Chapter in book: The reference should include the full last name and initials of the first and middle names of all authors, title of the chapter, name of the editors, title of the book, place, publisher, year and inclusive page numbers. Example:
- Milford L. Dislocations and ligament us injuries. In: Crenshaw AH (ed): Campbell's operative orthopedics. St. Louis: CV Mosby, 1987, pp. 241-257.
Book: The reference should include the full last name and initials of the first and middle names of all the authors, title of the book, edition, place, publisher, year and inclusive page numbers. Example:
- Colson JH, Armour WJ. Sports injuries and their treatment. (2nd ed). London: S. Paul, 1986, pp.160-162.
Web links and URLs: The reference should include the full name of the organization or full last name and initials of the first and middle names of all the authors, title of the web page, year, address, and date of access. Example:
- Turkish Statistical Institute, Turkey Health Survey. 2019 Available from: https://data.tuik.gov.tr/Bulten/Index?p=Turkey-Health-Survey-2019-33661/. Accessed: 21 Jan 2020.
Manuscripts published in electronic format: Example:
- Teasell R, Bhogal SK, Foley N. Painful hemiplegic shoulder. Evidence-Based Review of stroke rehabilitation. 2006 Available from: http://www.scribd.com/doc/6281057/ Evidence-BasedReview-of-Stroke-Rehab.
Main manuscript document should not contain illustrations and figures, and tables.

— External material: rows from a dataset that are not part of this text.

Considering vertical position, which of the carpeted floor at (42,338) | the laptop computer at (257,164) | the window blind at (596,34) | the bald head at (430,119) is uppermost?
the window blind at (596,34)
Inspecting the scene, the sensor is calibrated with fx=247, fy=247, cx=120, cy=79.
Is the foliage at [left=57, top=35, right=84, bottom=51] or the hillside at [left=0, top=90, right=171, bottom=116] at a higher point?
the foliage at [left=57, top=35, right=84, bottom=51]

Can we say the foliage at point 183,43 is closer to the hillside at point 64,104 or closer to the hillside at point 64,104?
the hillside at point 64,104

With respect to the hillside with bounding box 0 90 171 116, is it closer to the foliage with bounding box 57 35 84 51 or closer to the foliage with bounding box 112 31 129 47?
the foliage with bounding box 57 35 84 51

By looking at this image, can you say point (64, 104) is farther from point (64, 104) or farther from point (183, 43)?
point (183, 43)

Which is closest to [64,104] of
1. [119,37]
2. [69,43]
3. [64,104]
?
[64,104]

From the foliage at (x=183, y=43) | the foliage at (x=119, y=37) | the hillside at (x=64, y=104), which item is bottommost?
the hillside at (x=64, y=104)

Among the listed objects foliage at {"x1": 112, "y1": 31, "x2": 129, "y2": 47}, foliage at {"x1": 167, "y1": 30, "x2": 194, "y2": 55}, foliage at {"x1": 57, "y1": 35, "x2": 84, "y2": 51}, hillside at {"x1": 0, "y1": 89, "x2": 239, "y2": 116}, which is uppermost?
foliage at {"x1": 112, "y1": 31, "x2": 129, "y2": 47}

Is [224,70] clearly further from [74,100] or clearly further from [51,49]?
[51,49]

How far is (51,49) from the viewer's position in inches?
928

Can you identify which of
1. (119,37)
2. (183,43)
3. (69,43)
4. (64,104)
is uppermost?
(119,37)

These should be uploaded separately.
Table titles should be included at the end of the manuscript. Tables should be numbered consecutively in the order of mention in the text. Each table should include a brief title on the same sheet.

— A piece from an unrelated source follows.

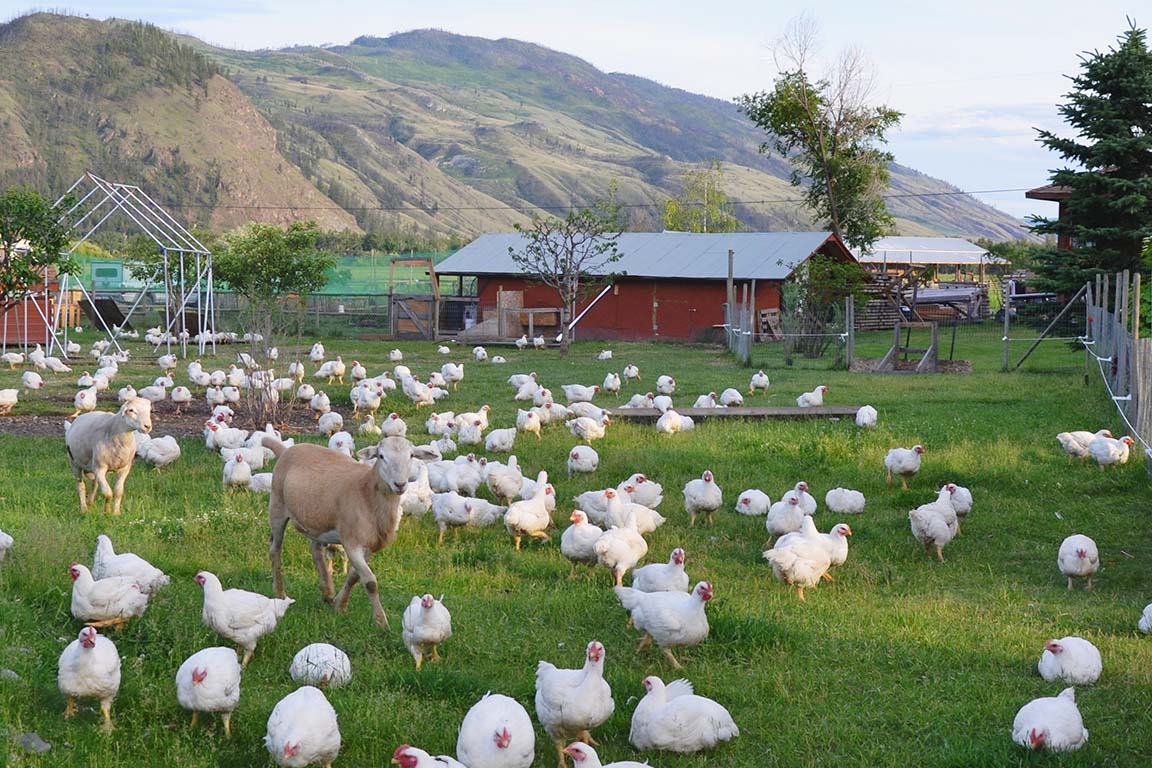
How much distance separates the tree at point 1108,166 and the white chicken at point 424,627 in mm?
26747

Figure legends should be included at the end of the manuscript.
Illustrations and figures should be professionally drawn and photographed. No more than 6 image files may be submitted. All images should be submitted in .JPG and .TIFF formats in 300 Dpi resolutions. The originality of the visual media contained in the reviews should be confirmed by submitting a letter to the journal. The original versions of the printed or electronic copies of the images adapted from a published source should be explicitly cited and the written permission obtained from the copyright holder (publisher, journal or authors) should be forwarded to the journal.
Videos can be uploaded using the manuscript submission interface. A single video that does not exceed 75 MB should be submitted.